Streaming ingestion is a crucial component of the big data pipeline, so it is important to understand the different options in addition to Spark. Spark has connectors for all the options mentioned below. In addition, Spark provides Java, Scala, Python and R APIs to integrate with these streaming ingestion products:

  • Apache Flume: This is an open-source streaming agent (JVM process) for Hadoop-based architectures. It is best-suited for reading log data and writing to HDFS and Hive. In addition to collecting and transporting large amounts of streaming data, it can also perform simple transformations such as aggregation of data and search-and-replace operations. It also integrates with Kafka. The data formats are row-based, such as Avro or Flume events.
  • Kafka Streams: Kafka Connect was developed at LinkedIn for distributed messaging. It is available as an open-source version and is commercially supported by Confluent. Kafka has since grown from its messaging roots and has added a lightweight streaming library called Kafka Streams. It can handle streams of data that is out-of-order instead of being sequential. For more details on Kafka, please refer to “Enabling Streaming Architectures for Continuous Data and Events With Kafka.”
  • Apache Flink: Flink is an open-source, highly distributed and native streaming framework that is commercially supported by data Artisans. It provides high throughput and very low latency. Due to its ability to do stateful computation, it provides fault tolerance. It can also be used for batch processing by ingesting data from relational data sources or files. It can perform complex event processing such as indexing, joins, unions and query optimization.
  • Apache Storm: Developed at Twitter, Storm was one of the original stream processing frameworks. It is still very commonly used, even though Twitter developed Heron because Storm wasn’t meeting its scalability needs.
  • Apache Apex: Apex is another Hadoop-based streaming and batch-processing engine. It utilizes the Hadoop ecosystem’s YARN to provide a scalable, low-latency, fault-tolerant and stateful platform. It ships with a library of operators called Malhar. In May 2018, DataTorrent, the company behind Apache Apex, abruptly shut down.
  • Apache Beam: Beam is more than a streaming platform. It is more of a programming model with its own software development kit (SDK) to implement batch and streaming data processing jobs. It leverages some of the above-mentioned technologies such as Spark, Flink, Apex and Google Cloud Dataflow to execute pipelines. It is open source. Apache Beam can also be used for ETL and data integration tasks.
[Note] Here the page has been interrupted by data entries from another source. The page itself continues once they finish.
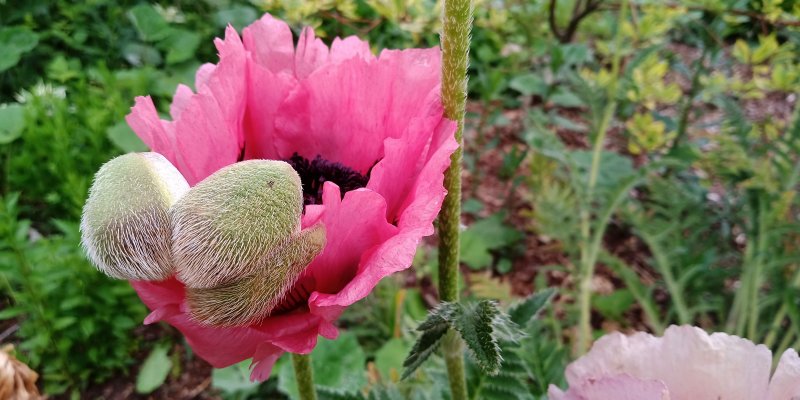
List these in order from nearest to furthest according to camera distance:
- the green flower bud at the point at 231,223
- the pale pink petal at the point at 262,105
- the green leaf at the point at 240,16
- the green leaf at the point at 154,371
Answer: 1. the green flower bud at the point at 231,223
2. the pale pink petal at the point at 262,105
3. the green leaf at the point at 154,371
4. the green leaf at the point at 240,16

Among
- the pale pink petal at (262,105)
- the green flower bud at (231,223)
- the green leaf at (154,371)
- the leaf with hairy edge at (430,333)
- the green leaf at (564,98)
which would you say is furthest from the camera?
the green leaf at (564,98)

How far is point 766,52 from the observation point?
1310 millimetres

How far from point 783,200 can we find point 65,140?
5.18 feet

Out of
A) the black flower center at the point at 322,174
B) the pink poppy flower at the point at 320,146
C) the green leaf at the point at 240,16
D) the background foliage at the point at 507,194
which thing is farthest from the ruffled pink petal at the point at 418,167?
the green leaf at the point at 240,16

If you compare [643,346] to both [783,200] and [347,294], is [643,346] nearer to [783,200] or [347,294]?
[347,294]

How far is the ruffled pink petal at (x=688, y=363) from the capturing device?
0.48 m

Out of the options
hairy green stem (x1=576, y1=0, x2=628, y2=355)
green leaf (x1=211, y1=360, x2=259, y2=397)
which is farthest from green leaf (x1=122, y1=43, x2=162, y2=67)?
hairy green stem (x1=576, y1=0, x2=628, y2=355)

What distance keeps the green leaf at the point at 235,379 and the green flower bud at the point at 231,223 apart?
3.29ft

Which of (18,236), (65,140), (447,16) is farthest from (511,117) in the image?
(447,16)

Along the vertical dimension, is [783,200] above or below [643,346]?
below

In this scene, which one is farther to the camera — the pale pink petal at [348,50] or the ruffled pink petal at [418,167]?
the pale pink petal at [348,50]

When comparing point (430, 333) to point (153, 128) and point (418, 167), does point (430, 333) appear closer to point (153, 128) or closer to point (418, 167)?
point (418, 167)

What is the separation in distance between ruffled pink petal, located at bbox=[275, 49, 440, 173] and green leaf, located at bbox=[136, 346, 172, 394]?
1051mm

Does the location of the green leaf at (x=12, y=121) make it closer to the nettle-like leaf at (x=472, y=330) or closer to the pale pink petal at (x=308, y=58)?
the pale pink petal at (x=308, y=58)
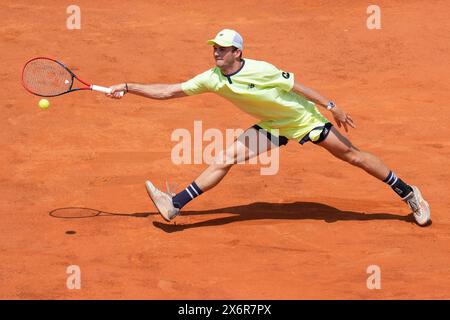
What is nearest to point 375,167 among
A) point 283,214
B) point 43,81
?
point 283,214

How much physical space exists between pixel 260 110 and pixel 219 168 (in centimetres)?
68

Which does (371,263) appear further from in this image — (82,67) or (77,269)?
(82,67)

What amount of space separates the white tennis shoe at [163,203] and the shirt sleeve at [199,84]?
1009mm

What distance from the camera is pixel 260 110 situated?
10211 mm

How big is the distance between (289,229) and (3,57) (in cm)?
637

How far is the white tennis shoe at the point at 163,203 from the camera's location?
34.1ft

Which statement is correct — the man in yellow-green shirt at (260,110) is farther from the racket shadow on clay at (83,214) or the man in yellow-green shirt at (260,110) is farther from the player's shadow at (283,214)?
the racket shadow on clay at (83,214)

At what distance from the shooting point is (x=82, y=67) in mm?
15016

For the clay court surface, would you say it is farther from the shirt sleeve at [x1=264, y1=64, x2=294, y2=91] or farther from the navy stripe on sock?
the shirt sleeve at [x1=264, y1=64, x2=294, y2=91]

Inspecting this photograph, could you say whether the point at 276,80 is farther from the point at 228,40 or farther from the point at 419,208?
the point at 419,208

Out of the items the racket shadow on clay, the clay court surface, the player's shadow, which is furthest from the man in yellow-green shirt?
the racket shadow on clay

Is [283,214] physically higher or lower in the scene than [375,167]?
lower

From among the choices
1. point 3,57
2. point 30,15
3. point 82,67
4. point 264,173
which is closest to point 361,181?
point 264,173

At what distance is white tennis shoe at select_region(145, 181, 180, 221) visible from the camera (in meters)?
10.4
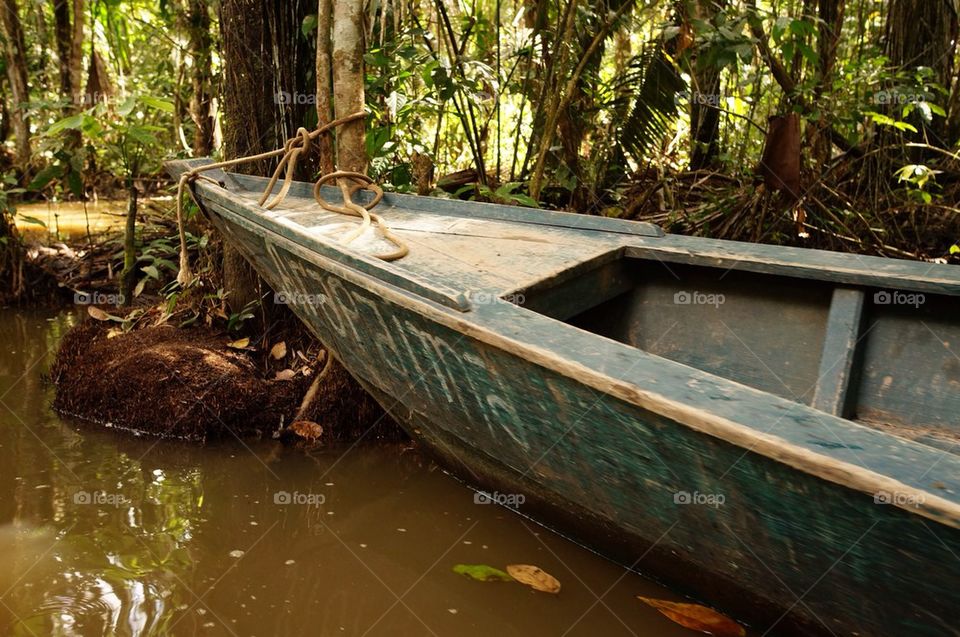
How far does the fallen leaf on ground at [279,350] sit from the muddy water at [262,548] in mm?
545

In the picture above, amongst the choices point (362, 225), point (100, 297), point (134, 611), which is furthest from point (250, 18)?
point (134, 611)

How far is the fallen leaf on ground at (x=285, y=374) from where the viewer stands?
Answer: 352 centimetres

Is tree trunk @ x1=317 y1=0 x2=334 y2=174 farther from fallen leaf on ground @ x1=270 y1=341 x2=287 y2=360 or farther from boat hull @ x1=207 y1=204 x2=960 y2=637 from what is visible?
fallen leaf on ground @ x1=270 y1=341 x2=287 y2=360

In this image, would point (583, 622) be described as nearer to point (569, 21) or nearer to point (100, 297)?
point (569, 21)

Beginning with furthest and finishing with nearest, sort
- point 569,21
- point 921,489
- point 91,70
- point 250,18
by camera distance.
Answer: point 91,70
point 569,21
point 250,18
point 921,489

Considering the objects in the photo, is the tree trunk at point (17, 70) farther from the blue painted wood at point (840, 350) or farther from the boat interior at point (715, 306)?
the blue painted wood at point (840, 350)

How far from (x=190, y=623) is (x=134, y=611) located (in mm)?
167

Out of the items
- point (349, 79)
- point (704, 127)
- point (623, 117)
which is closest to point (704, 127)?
point (704, 127)

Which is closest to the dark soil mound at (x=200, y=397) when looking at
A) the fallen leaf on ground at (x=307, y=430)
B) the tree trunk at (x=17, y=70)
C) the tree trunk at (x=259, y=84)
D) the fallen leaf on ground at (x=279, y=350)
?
the fallen leaf on ground at (x=307, y=430)

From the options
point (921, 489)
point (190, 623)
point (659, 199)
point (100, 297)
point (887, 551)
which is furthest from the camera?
point (659, 199)

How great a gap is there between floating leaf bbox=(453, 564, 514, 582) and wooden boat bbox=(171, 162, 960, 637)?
0.24m

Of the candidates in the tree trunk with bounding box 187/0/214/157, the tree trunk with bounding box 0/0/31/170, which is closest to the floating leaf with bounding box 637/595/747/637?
the tree trunk with bounding box 187/0/214/157

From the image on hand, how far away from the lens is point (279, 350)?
3.66m

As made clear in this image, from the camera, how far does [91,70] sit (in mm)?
7781
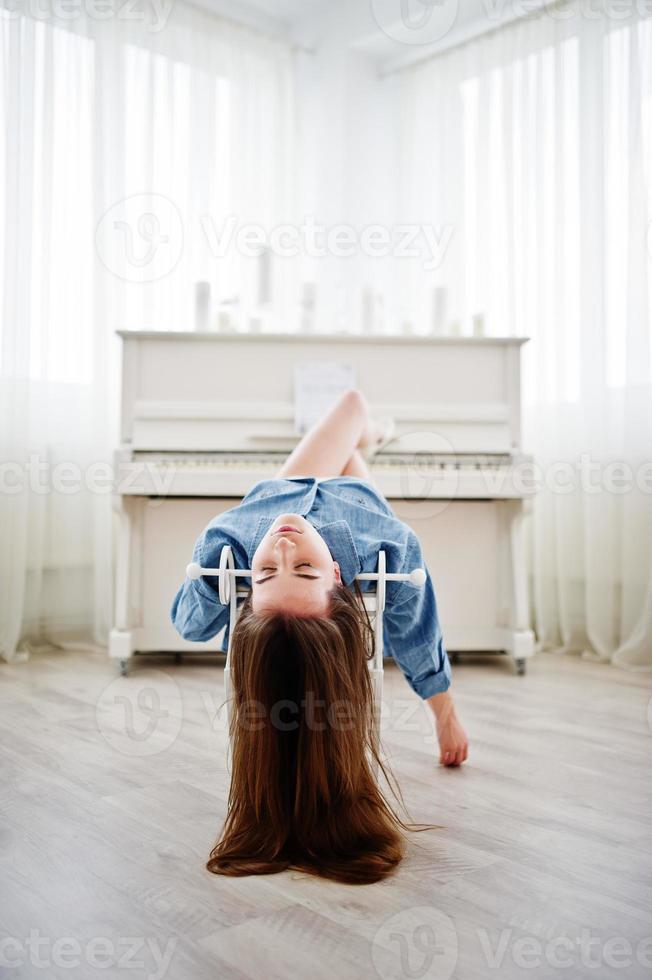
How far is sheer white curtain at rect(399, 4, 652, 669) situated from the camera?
3.02 metres

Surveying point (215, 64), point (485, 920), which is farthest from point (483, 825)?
point (215, 64)

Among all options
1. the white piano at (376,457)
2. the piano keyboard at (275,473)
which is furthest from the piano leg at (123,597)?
the piano keyboard at (275,473)

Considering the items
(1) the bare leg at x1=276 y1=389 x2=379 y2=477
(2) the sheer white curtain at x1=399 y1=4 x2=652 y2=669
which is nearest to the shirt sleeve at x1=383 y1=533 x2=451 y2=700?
(1) the bare leg at x1=276 y1=389 x2=379 y2=477

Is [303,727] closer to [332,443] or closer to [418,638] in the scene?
[418,638]

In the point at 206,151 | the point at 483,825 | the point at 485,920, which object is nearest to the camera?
the point at 485,920

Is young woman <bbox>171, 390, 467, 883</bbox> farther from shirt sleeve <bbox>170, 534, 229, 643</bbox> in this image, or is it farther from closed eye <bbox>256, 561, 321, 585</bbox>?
shirt sleeve <bbox>170, 534, 229, 643</bbox>

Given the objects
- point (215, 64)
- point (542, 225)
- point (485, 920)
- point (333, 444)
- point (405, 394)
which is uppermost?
point (215, 64)

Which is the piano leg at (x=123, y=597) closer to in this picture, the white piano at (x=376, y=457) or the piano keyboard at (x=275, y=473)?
the white piano at (x=376, y=457)

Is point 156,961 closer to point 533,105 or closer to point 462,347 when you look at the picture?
point 462,347

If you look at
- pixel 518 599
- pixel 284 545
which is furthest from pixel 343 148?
pixel 284 545

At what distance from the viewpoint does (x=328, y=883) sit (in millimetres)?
1276

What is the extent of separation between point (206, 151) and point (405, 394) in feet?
4.81

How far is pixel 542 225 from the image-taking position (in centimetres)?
335

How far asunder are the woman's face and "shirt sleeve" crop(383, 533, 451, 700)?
306 millimetres
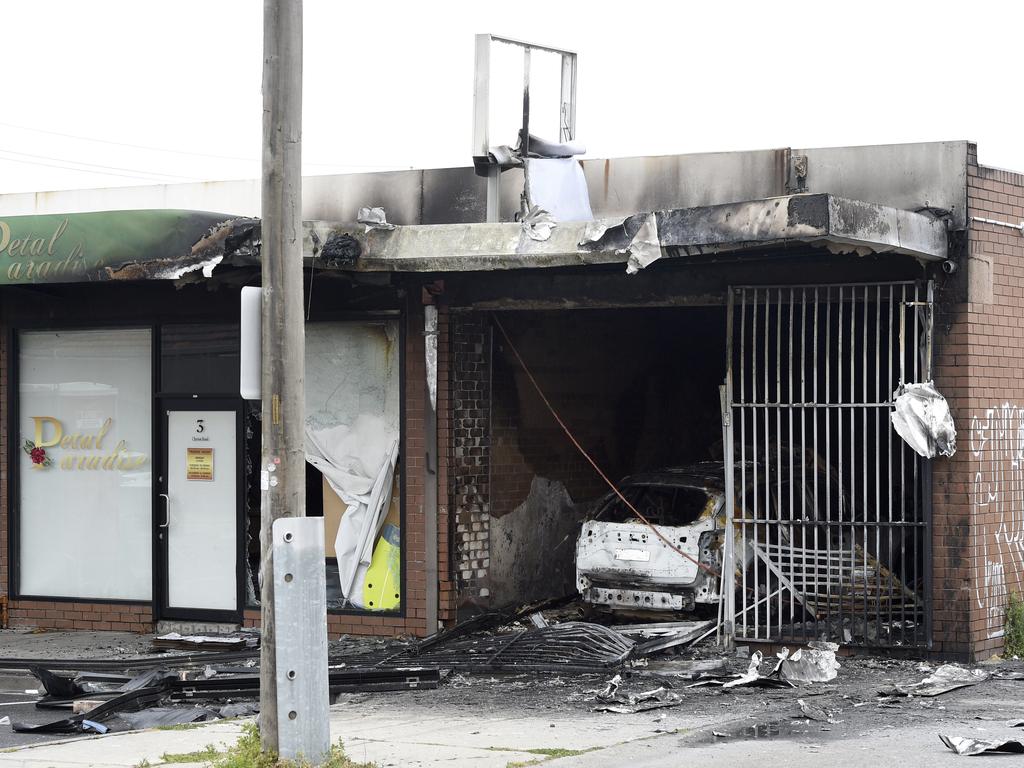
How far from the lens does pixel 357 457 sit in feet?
43.6

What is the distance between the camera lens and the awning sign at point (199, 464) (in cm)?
1388

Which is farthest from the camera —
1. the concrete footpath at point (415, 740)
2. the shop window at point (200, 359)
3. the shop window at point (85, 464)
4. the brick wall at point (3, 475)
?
the brick wall at point (3, 475)

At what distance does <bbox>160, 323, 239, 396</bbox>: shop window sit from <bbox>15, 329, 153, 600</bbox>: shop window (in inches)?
9.6

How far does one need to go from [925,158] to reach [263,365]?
6464 mm

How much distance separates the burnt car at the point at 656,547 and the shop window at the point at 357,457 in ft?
6.11

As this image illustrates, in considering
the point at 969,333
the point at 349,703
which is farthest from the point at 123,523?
the point at 969,333

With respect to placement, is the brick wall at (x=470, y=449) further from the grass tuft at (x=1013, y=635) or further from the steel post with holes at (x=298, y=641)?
the steel post with holes at (x=298, y=641)

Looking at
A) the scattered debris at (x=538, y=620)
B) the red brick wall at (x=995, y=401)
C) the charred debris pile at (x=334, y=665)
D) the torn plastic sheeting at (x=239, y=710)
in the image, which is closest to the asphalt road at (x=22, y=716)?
the charred debris pile at (x=334, y=665)

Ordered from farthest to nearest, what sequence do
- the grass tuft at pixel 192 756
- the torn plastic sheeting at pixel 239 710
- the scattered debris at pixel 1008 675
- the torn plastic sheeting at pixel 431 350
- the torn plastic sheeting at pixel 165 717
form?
1. the torn plastic sheeting at pixel 431 350
2. the scattered debris at pixel 1008 675
3. the torn plastic sheeting at pixel 239 710
4. the torn plastic sheeting at pixel 165 717
5. the grass tuft at pixel 192 756

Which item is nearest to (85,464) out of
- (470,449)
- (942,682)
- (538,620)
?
(470,449)

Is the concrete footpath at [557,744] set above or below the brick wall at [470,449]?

Cloud service providers (CSPs) have also developed streaming platforms to meet their needs. The notable ones are:

  • Amazon Kinesis: This is the AWS platform for collecting streaming data (using Amazon Kinesis Firehose), processing it (using Amazon Kinesis Data Streams) and analyzing it (using Amazon Kinesis Data Analytics). It is tightly integrated with AWS S3, Redshift, AWS Lambda and EMR.
  • Google Cloud Data flow: Google’s cloud-based offering supports both batch and streaming data. It can take streaming data from Google’s publish and subscribe mode from its middleware or batch data from databases and file systems. It collects data in a format called PCollections (for parallel connections). In addition, it also includes a library of transformations called PTransformation. Finally, like Spark, it supports SQL, but it uses Google BigQuery.
  • Azure Stream Analytics: Stream Analytics is a collection of components that provide real-time streaming ingestion and analytics capabilities.